◆ **ВОПРОСЫ ПО МАТЕРИАЛУ**:
1 - Сколько человек, по словам отрывка об эвакуации морем из Хелы, лежало на носилках в трюме?
2 - Продолжите отрывок об эвакуации морем из Хелы после его последнего предложения.

---------- ФРАГМЕНТ ДОКУМЕНТА

По моему виду он сразу понял, что мне не удастся договориться с майором, и тогда он взобрался на соседнюю баржу и включил там сирену.
На рассвете мы вошли в гавань Пиллау. Мы оказались в очередном «котле».
Глава 36
Эпилог на борту судна
Через две с лишним недели после того, как я покинул гавань Розенберга, я вновь сидел на палубе корабля. Воспользовавшись утренним туманом, это судно покинуло Хелу, морской порт в Данцигском заливе. Стоял конец апреля. Это было хорошее судно, которое в час делало до 18 морских узлов. Никакого конвоя сопровождения не было. Мы были в море одни.
Больные и раненые лежали, сидели и даже стояли на переполненной палубе; вероятно, на борту находилось до 5 тысяч человек. Из них 2 тысячи лежали на носилках в трюме. На юте собрались беженцы. Они молча сидели там, лишившиеся всего своего имущества, с голодными детьми на руках – жертвы войны.
Даже в таких обстоятельствах чуть ли не единственными людьми, которые старались сделать хоть что-нибудь для окружающих, были медики и их помощники – Матиезен между палубами оборудовал операционную. Квартирмейстер нашего госпиталя смог сделать почти невозможное – он добыл в голодном городе Хела такое количество продовольствия, что его должно было хватить на 5 тысяч человек в течение двух-трех дней. На полубаке были установлены три походные кухни, в которых не покладая рук трудились повара.
Я оглянулся назад. Артиллерийский огонь, который русские вели по гавани Хелы из Оксхефта, теперь казался только далекими всполохами. Туман превратился в легкую дымку, которая могла служить прекрасным укрытием от авиации противника. Над кораблем кружились чайки; пока я смотрел на них, я внезапно вспомнил одинокую чайку, которую я видел во время шторма на Азовском море. Ее пронзительный крик, который прорывался сквозь завывания ветра, неким мистическим образом послужил предзнаменованием всего того, что с нами впоследствии случилось.
Море было спокойным. Медленно катились невысокие волны. Все еще существовала опасность того, что на поверхности воды может появиться невысокий пенистый бурун, который сделает по нас залп из этой серебристой дымки, и мы все пойдем на дно. На мостике стояли опытные моряки, которые наблюдали за поверхностью моря с помощью биноклей; если появится пенистый след, все еще была возможность с помощью маневра уклониться от вражеского залпа. Но лично у меня больше не оставалось никаких дел, кроме как вспоминать о пережитом и строить планы на будущее.

--------------------
---------- ЗАПИСИ НАБОРА ДАННЫХ

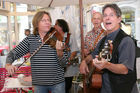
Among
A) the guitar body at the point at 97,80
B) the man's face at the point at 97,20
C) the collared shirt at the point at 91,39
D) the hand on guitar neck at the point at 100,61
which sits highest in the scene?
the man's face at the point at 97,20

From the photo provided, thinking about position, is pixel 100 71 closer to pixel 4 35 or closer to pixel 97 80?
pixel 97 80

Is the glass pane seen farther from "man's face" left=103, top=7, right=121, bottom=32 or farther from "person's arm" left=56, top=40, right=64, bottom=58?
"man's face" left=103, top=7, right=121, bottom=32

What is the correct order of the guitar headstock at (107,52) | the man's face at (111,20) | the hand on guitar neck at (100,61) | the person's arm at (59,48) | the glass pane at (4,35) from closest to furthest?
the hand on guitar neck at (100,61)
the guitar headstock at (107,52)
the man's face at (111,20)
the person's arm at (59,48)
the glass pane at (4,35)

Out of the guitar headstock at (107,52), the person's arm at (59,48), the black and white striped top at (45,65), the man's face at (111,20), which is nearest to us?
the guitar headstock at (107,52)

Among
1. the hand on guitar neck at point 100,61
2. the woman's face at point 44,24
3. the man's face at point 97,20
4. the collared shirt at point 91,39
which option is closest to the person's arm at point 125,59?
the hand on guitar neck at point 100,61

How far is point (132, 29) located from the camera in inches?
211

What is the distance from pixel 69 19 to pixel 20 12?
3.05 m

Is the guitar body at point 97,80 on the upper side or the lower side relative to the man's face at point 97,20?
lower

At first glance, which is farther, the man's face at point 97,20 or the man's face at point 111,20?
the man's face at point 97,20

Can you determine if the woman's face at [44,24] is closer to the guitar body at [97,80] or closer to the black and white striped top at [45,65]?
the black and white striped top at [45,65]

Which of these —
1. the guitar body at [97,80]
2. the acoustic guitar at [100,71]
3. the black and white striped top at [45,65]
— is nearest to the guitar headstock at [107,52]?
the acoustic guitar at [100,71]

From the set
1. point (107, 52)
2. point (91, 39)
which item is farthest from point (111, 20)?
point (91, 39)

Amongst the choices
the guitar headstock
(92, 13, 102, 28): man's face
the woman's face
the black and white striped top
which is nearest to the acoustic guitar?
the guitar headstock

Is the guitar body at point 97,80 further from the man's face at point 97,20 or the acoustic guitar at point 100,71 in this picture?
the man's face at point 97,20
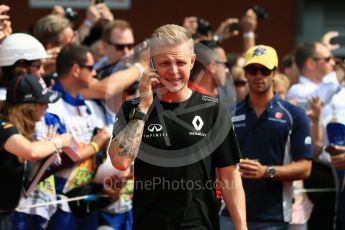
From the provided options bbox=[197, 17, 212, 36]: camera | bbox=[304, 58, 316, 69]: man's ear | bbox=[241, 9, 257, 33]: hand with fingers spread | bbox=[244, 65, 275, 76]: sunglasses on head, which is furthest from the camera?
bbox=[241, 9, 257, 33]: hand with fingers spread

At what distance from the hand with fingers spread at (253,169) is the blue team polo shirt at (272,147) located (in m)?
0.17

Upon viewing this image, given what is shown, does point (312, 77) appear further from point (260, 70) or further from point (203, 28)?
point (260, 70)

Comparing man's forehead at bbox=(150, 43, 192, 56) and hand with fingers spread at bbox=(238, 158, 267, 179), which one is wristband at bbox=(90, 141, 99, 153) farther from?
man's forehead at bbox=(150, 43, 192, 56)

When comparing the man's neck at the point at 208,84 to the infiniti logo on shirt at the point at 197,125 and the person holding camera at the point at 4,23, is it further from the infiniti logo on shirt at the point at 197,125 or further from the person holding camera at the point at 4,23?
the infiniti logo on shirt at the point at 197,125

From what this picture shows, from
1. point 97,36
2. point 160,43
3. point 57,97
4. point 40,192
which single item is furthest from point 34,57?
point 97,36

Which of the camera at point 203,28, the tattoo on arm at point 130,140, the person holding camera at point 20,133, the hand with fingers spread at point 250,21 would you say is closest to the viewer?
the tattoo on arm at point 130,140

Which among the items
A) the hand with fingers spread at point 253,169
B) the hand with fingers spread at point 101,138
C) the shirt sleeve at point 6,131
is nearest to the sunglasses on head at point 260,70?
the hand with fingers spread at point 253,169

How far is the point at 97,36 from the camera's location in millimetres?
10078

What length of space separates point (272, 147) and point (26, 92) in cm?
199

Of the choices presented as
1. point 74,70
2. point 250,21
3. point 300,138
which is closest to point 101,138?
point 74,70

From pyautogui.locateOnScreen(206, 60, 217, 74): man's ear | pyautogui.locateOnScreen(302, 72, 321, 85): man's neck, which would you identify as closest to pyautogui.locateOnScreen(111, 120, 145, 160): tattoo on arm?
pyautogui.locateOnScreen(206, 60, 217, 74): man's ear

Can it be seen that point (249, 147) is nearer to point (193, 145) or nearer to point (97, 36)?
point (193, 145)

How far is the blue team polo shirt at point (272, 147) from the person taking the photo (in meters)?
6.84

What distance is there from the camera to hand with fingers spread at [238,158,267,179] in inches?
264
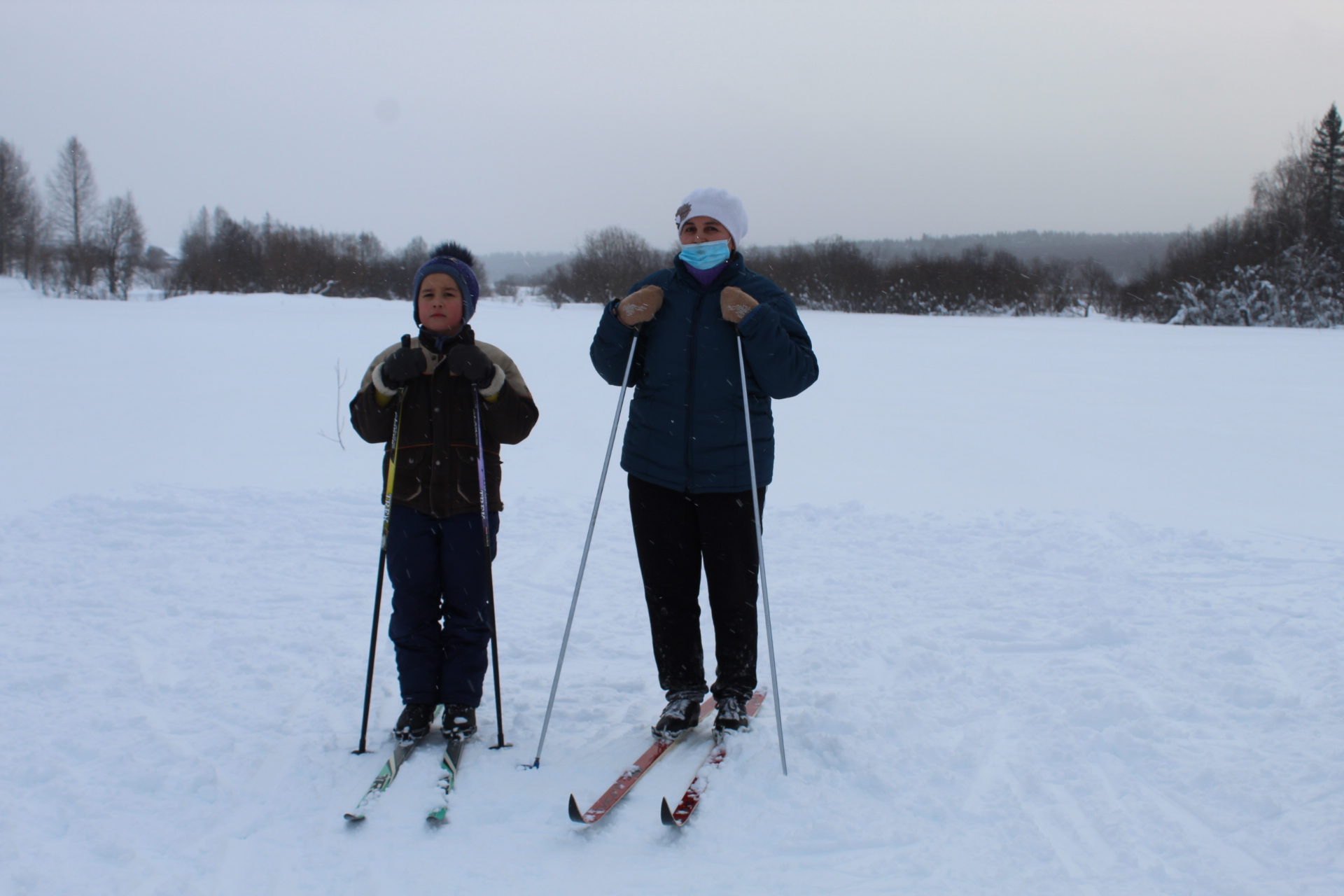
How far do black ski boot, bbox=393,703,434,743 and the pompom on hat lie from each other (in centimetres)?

--------------------

◆ **ВАШИ ОТВЕТЫ**:
1 - 2 тысячи человек.

2 -
Мокасин предусмотрительно догадался захватить одну вещь, которая кушать не просила, но оказалась весьма полезной. Во время посадки на судно мы проходили через кордоны, установленные полевой жандармерией в гавани Хелы, и все без исключения солдаты и офицеры должны были сдать свое оружие. Это делалось потому, что несколько дней назад группа решительных ребят захватила одно судно, покидавшее гавань Хелы, и под прицелами автоматов «убедила» капитана следовать в Стокгольм.
Я был совершенно безоружен, и вскоре после того, как мы покинули гавань, я внезапно столкнулся с разъяренной толпой. Только всеобщая апатия удерживала ее от открытого бунта. Большое число солдат отстало от своих частей, и теперь они превратились в аморфную массу, которой управляли анархические инстинкты. Мокасин предвидел такую возможность. Он затащил меня в угол, а затем движением, которое невозможно описать, засунул руку в свои штаны и вытащил оттуда небольшой изящный револьвер. Он был подвешен у него между ног с помощью веревки. Я засунул его себе за пояс и носил так, как это принято у ковбоев.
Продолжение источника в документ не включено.